I couldn’t immediately think of the right probability distribution, and I really just wanted an answer, so I wrote a small Haskell program, below. (I plan on doing many of these sub-fifty-line programs to address tiny computational curiosities in the future, with emphesis on readability more than optimization.)

```
import Data.List (delete)
import Prelude hiding (Left,Right)
import System.Environment (getArgs)
import System.Random (random, getStdGen, RandomGen)
type Sock = (Species,Parity)
type N_Pairs = Int
data Parity = Left | Right deriving (Eq,Show)
type Species = Int
main = do
args <- getArgs
g <- getStdGen
{- Note that n is the number of initial *pairs*,
- while k is the number of picked *socks*. Therefore
- the case n == k corresponds to picking half the
- jumbled socks at the end. -}
let (n,k) = ( read (args!!0) :: Int
, read (args!!1) :: Int )
putStrLn . show . pairs . take k . jumble g $ socks n
socks :: N_Pairs -> [Sock]
socks n = [ (j,foot) | j <- [1..n]
, foot <- [Left,Right] ]
pairs :: [Sock] -> N_Pairs
pairs [] = 0
pairs (sock:pile) = if other sock `elem` pile
then succ . pairs . delete (other sock) $ pile
else pairs pile
jumble :: RandomGen g => g -> [Sock] -> [Sock]
jumble _ [] = []
jumble g pile = pick : jumble g' (delete pick pile)
where (k,g') = random g
pick = pile !! (k `mod` length pile)
other :: Sock -> Sock
other (j,foot) = case foot
of Left -> (j,Right)
Right -> (j,Left)
```

A sequence of this program’s output is represented in the image. After running this, I decided to do some “real” math and look up the appropriate distribution.

I don’t feel too bad for not knowing it; this problem (almost) obeys a *multivariate hypergeometric distribution*. You can read the linked Wikipedia article for more general details, but the result is that, if we pick *n* socks out of *N*, the likelikhood of picking **k**≡(k_{1},k_{2}, …, k_{N/2}) socks is (∏_{j} _{2}C_{kj}) / _{N}C_{n}, where _{n}C_{k} means *n* choose *k*. It might be more helpful to read that in pseudo-Haskell:

```
-- the argument ks is the vector k above,
-- where |k| is the total picked
pmf :: [Integer] -> Double
pmf ks = ( product [ 2 `choose` k | k <- ks ] )
/ ( n `choose` length ks )
```

In each expression of the probability mass function, the 2 comes from the fact that there are two socks in a pair.

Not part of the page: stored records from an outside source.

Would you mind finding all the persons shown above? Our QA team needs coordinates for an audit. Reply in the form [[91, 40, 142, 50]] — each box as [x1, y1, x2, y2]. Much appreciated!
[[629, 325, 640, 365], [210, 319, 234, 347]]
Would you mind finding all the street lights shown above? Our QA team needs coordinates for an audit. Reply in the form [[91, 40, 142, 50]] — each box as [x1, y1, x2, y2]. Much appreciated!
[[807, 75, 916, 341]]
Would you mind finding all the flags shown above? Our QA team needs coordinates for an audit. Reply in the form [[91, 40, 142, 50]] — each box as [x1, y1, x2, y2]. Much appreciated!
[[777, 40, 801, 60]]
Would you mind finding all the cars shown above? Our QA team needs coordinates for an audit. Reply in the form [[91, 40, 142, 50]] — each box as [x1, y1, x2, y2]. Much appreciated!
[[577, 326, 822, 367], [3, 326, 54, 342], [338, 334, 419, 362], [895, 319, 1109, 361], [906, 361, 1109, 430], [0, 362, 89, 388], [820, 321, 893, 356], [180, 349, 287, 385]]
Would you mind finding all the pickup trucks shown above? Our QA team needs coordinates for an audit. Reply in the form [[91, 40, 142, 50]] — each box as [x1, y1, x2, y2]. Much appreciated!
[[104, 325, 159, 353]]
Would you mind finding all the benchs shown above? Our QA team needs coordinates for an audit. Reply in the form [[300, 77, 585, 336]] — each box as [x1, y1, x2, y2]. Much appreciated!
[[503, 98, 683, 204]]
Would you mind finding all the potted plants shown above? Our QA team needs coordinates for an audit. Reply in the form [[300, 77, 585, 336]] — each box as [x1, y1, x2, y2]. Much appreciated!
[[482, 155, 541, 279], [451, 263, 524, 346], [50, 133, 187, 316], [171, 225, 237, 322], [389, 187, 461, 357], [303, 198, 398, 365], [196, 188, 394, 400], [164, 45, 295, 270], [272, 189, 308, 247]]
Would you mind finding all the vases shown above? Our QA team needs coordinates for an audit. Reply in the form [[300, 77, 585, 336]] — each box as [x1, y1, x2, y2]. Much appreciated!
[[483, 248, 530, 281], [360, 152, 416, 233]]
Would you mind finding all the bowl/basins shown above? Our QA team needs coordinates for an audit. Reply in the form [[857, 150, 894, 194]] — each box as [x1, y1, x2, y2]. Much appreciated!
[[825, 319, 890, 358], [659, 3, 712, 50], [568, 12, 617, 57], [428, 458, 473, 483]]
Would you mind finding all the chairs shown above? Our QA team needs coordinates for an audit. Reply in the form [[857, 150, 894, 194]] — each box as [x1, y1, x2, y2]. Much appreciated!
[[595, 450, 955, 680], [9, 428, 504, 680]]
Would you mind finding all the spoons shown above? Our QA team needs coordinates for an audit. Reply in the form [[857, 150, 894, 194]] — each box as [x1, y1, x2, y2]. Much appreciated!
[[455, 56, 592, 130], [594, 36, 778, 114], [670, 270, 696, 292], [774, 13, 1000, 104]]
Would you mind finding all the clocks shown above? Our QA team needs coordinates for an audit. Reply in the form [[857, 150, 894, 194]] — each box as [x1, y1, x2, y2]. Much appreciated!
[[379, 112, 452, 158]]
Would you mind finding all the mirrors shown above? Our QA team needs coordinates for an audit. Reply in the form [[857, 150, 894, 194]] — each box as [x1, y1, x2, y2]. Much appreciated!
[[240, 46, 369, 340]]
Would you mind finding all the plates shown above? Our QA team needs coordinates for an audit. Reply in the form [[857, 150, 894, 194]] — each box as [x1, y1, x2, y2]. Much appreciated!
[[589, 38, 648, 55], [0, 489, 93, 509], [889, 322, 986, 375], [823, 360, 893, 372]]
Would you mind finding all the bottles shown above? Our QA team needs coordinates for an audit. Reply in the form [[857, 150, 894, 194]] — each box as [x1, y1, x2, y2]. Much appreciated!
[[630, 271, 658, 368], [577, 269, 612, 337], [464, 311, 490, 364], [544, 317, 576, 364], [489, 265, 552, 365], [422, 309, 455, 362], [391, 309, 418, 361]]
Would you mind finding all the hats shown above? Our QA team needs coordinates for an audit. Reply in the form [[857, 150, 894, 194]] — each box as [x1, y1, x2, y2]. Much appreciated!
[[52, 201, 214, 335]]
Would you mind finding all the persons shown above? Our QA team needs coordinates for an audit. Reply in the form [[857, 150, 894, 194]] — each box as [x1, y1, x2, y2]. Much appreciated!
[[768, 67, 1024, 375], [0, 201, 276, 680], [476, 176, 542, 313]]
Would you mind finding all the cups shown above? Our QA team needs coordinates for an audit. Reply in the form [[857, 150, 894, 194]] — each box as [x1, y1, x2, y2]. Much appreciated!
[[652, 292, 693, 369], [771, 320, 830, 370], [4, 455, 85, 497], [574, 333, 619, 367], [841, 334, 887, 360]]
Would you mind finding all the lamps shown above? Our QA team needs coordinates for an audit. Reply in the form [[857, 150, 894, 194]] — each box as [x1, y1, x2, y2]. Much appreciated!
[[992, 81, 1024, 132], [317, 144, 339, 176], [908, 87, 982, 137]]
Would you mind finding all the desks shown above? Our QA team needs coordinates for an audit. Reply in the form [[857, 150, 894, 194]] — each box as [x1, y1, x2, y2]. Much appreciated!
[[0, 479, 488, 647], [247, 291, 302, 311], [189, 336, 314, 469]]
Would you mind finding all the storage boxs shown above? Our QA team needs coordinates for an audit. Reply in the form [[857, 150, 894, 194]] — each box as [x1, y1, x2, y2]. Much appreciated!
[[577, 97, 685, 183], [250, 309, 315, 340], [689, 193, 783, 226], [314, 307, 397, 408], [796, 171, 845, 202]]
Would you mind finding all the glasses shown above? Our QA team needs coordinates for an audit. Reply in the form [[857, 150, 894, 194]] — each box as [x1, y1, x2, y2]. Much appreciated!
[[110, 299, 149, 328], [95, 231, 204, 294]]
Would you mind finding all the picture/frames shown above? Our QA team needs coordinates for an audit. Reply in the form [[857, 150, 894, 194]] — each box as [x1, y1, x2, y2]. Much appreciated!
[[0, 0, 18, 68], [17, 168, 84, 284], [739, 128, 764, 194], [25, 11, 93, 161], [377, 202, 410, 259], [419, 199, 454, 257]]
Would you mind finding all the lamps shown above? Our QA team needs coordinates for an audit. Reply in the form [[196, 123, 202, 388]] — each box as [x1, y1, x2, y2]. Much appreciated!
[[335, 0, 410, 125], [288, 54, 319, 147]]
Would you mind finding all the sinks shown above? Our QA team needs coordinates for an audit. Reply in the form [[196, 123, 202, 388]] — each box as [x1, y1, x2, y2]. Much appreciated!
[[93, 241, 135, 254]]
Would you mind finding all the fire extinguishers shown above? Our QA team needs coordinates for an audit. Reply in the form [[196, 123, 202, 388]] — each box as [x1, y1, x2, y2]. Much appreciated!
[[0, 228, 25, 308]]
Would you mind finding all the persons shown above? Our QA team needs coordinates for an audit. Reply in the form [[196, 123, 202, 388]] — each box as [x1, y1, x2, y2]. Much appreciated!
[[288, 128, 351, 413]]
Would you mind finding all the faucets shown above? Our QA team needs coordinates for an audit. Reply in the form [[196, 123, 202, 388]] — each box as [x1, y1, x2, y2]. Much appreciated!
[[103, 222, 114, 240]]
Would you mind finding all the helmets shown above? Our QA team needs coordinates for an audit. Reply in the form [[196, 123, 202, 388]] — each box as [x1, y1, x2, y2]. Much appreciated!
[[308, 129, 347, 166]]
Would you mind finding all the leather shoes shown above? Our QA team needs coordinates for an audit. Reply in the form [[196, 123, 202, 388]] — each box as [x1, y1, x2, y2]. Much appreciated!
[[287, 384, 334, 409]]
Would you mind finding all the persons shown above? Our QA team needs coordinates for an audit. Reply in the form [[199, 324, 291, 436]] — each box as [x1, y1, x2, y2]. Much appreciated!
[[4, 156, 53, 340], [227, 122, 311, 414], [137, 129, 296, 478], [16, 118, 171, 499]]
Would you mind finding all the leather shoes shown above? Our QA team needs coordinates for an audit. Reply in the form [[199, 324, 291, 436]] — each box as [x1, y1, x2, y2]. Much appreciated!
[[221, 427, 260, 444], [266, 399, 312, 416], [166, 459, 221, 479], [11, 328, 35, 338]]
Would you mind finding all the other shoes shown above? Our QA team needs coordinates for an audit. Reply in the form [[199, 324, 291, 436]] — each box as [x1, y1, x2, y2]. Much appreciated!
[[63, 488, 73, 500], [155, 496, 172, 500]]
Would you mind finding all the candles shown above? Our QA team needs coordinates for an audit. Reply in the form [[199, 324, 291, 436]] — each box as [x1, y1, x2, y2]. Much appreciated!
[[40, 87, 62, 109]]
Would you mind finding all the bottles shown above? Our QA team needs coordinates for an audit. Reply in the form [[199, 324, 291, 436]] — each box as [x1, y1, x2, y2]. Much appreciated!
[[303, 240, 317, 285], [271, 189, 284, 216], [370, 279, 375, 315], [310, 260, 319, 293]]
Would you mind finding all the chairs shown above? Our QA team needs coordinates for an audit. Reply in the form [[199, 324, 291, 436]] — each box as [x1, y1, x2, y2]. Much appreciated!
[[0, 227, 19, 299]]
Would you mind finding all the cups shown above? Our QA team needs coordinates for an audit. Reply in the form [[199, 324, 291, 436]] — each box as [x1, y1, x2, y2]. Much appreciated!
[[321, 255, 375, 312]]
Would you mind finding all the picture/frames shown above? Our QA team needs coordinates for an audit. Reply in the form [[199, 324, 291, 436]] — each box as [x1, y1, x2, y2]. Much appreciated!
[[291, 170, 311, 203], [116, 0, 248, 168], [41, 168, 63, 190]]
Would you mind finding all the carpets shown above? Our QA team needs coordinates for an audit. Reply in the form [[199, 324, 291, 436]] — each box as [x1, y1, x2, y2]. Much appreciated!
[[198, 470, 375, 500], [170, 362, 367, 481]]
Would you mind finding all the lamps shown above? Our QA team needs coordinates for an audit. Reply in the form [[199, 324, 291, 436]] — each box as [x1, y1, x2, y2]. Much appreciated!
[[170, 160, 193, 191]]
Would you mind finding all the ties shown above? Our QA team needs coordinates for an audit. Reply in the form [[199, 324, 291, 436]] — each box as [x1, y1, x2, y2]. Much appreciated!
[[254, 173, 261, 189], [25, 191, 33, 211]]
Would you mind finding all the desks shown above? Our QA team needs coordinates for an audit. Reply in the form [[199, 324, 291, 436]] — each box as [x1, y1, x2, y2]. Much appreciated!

For the laundry problem, though, I wasn’t particularly the interested in *which* pairs I got, but rather *how many* pairs. If we’re interested in any of the *n* picked socks being paired, then we’d actually like to ask about the subspace of all vectors **k** with *L ^{1}*(

**Z**) norm

*n*(socks picked) which have

*p*“twos” (pairs).

I’m pretty sure, **but please correct me if I’m wrong**, that for an *S* dimensional 2×2×…×2 lattice, there are ∑_{j}(*S*)_{j}, where *j* runs from ⌈*k*/2⌉ to min(*k*,*S*), points with Manhattan norm *k*, where (*x*)_{j} is to be read as a Pochhammer symbol (falling factorial). Correspondingly, for norm *k*, there are (*S*)_{⌈k/2⌉} distinct instances of ⌊*k*/2⌋ pairs for *k* picked; there are (*S*)_{⌈k/2⌉+1} for (*k*-1) picked, and so forth (with some weird effects when you get to the case *k* > *S*).

I’m not going to tackle this further analytically, but I will try plotting the modified multivariate hypergeometric distribution when I get back to my *Mathematica* and can have it do the heavy lifting.

Edit: I didn’t really mean 2×2× .. ×2, I meant, a lattice embedded in **R**^{n} with points where there are non-negative integral coordinates less than 3.

**TL;DR:** I really can’t be blamed for not knowing why I have so few matching socks.